Who is Kanhaiya Kumar?

Kanhaiya Kumar shot to fame in 2016 after delivering a speech about freedom from corruption, hunger and discrimination to a packed auditorium in New Delhi’s Jawaharlal Nehru University.

Kumar believes that the current government has polarized the masses across India and in his constituency.

“Hindu-Muslim divide is the easiest way for the media to describe today’s politics, but it isn’t the full picture,” Kumar said. “The social fabric is affected when there is an economic conflict, and we have been looking at these things as a separate issue.”

“Outsider agents were brought in so that the poor Muslims and Hindus of the region do not sit together and figure out the reason behind the lack of development in the last 10 years,” Kumar said.

Kumar’s campaign has been plagued with delays, defections and even an in-party protest by workers against his nomination because he is an “outsider.”

The protests died down after Kumar formally submitted his nomination with the Election Commission.

When asked about the chaos within the Congress party and the Indian National Developmental Inclusive Alliance (INDIA) it heads, Kumar said that politicians who did not feel pressured to lead change from their vote base had defected to the ruling party to avoid “inconvenience.”

He further claimed that defections would not change the outcome by much.

“I can see for the first time that parties are not fighting the elections; the public is. I can tell you this as a candidate,” Kumar said. “They know what they want to vote for. A lot has changed during these elections.”

BJP’s star performer

Singer and actor-turned-politician Manoj Tiwari is a popular face of India’s regional Bhojpuri cinema.

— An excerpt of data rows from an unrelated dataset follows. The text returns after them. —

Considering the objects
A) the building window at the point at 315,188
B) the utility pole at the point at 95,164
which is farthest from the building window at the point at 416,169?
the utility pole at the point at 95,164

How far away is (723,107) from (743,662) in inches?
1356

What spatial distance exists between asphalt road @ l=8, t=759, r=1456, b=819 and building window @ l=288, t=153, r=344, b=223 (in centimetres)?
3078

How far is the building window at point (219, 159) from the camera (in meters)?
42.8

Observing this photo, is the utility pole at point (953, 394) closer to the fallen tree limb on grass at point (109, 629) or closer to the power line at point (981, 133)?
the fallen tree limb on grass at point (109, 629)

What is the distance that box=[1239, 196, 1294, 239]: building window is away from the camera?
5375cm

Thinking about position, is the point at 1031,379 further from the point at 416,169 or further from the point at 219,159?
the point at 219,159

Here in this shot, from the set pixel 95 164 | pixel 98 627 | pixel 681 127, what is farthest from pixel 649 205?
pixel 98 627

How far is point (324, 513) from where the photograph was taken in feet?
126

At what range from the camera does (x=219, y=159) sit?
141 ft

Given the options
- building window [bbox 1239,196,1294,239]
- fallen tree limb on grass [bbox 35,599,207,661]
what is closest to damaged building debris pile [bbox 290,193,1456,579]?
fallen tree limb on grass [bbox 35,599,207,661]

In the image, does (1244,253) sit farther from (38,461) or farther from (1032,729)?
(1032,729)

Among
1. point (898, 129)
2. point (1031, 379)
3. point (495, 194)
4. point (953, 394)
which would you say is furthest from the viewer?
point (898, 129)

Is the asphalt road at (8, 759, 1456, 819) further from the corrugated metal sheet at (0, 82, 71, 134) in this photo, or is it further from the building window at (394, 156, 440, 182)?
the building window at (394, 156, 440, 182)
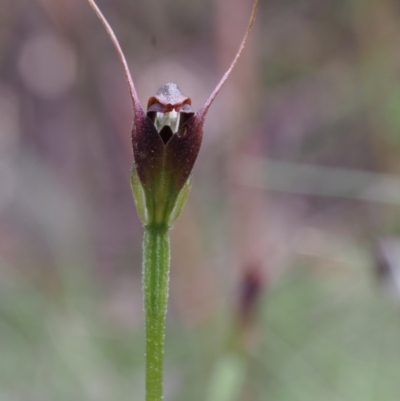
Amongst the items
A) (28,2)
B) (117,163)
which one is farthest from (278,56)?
(28,2)

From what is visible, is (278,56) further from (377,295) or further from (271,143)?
(377,295)

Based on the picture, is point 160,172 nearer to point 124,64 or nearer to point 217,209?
point 124,64

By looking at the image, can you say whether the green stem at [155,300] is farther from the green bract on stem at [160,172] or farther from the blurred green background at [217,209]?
the blurred green background at [217,209]

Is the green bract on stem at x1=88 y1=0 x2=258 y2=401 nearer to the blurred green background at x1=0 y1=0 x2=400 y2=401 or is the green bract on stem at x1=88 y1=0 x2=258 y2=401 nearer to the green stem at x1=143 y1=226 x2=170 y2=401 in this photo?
the green stem at x1=143 y1=226 x2=170 y2=401

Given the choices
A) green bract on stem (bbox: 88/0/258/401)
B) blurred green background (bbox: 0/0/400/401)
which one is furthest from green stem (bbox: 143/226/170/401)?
blurred green background (bbox: 0/0/400/401)

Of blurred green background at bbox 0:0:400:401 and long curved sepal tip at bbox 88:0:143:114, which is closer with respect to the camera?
long curved sepal tip at bbox 88:0:143:114

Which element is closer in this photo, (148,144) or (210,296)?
(148,144)

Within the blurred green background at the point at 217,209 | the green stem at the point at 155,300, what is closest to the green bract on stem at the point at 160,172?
the green stem at the point at 155,300
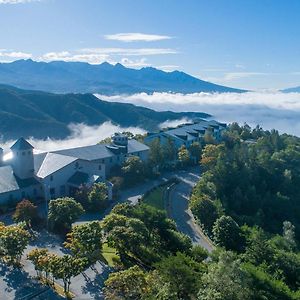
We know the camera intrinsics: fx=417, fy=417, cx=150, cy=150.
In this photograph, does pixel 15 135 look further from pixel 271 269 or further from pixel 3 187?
pixel 271 269

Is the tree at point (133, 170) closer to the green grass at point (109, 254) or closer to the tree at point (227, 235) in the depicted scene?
the tree at point (227, 235)

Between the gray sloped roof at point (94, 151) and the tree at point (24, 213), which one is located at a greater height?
the gray sloped roof at point (94, 151)

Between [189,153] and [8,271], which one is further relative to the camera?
[189,153]

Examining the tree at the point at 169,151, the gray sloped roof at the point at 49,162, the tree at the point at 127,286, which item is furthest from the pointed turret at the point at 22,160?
the tree at the point at 127,286

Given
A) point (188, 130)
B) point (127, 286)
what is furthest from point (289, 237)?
point (188, 130)

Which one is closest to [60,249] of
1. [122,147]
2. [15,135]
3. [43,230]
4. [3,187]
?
[43,230]

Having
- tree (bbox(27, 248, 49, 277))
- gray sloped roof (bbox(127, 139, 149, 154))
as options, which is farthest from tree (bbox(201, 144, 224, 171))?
tree (bbox(27, 248, 49, 277))
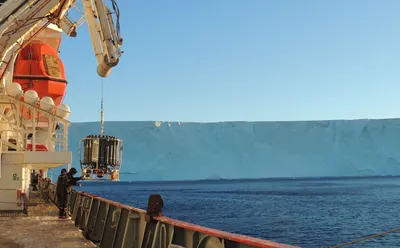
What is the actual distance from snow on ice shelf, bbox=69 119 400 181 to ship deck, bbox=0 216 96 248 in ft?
228

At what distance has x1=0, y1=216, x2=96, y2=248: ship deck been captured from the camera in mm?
8031

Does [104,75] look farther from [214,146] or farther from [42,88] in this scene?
[214,146]

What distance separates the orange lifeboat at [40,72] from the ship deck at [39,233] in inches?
359

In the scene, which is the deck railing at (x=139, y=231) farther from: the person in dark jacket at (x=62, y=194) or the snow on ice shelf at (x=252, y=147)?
the snow on ice shelf at (x=252, y=147)

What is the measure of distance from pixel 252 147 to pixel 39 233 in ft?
252

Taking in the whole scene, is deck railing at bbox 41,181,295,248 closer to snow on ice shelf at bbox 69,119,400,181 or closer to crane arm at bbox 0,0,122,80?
crane arm at bbox 0,0,122,80

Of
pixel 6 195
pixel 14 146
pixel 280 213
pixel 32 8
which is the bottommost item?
pixel 280 213

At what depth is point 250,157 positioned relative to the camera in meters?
85.3

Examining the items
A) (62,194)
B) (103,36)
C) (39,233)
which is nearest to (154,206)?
(39,233)

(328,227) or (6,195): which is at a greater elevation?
(6,195)

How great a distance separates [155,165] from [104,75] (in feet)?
240

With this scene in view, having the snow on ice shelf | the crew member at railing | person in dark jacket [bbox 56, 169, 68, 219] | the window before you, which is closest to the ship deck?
person in dark jacket [bbox 56, 169, 68, 219]

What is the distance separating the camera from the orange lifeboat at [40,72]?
65.6 feet

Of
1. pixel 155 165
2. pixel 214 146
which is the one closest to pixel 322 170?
pixel 214 146
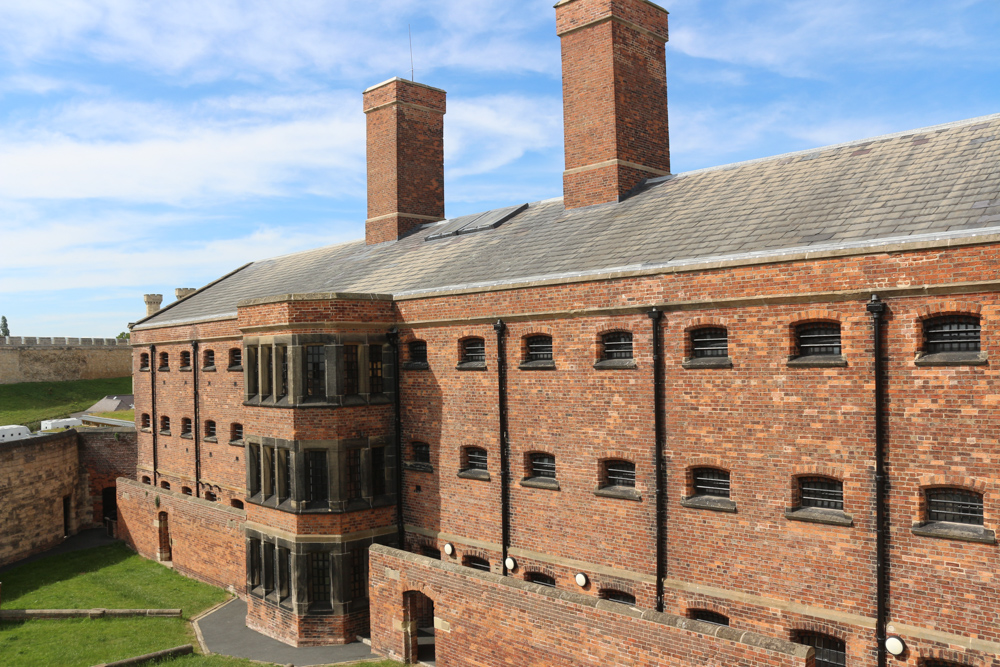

The BJP leader first emerged victorious in northeast Delhi in 2014, in the elections that saw Prime Minister Narendra Modi coming to power.

Tiwari also won from the constituency in 2019 and is the only sitting BJP MP in Delhi to retain his seat as the party in the national capital fields fresh faces this year.

“The 2024 Lok Sabha election is an election for the future of the country. On one side is Narendra Modi, who raised the honor of the soldiers of the country … gave free treatment up to ₹5 lakh to more than 55 crore people of the country,” Tiwari said at one of his public meetings in northeast Delhi.

“On the other side is the Congress and INDIA alliance, which works to promote corruption, appeasement and anti-national forces.”

Tiwari called his opponent Kumar a “40-day tourist.” He has also accused Congress of ignoring northeast Delhi and last week accused the opposition party of being involved in “ appeasement” politics, in line with the BJP’s national stance towards the opposition.

“Immersed in vote bank and appeasement, the Congress is determined to insult the Constitution, making reservations on the basis of religion, which we have to be cautious about,” he said.

DW’s repeated attempts to arrange an interview with Tiwari for this article remained unsuccessful.

Disillusioned voters

Election fever in the capital has reached its peak, with locals vocally debating the pros and cons of their choices. But there’s another section of society that is disillusioned.

Mueedin, who owns a bike repair shop three buildings away from Kumar’s election office, has witnessed the rallies and speeches in the run-up to elections daily. The patriarch of a joint family with over 50 members, he said it does not matter whom they vote for.

“We have lived here all our lives. We have seen different governments come and go. They’re all the same,” the 62-year-old told DW.

“The road shows and promises are not new, they happen every five years. After the vote, things will go back to normal, and nothing will change.”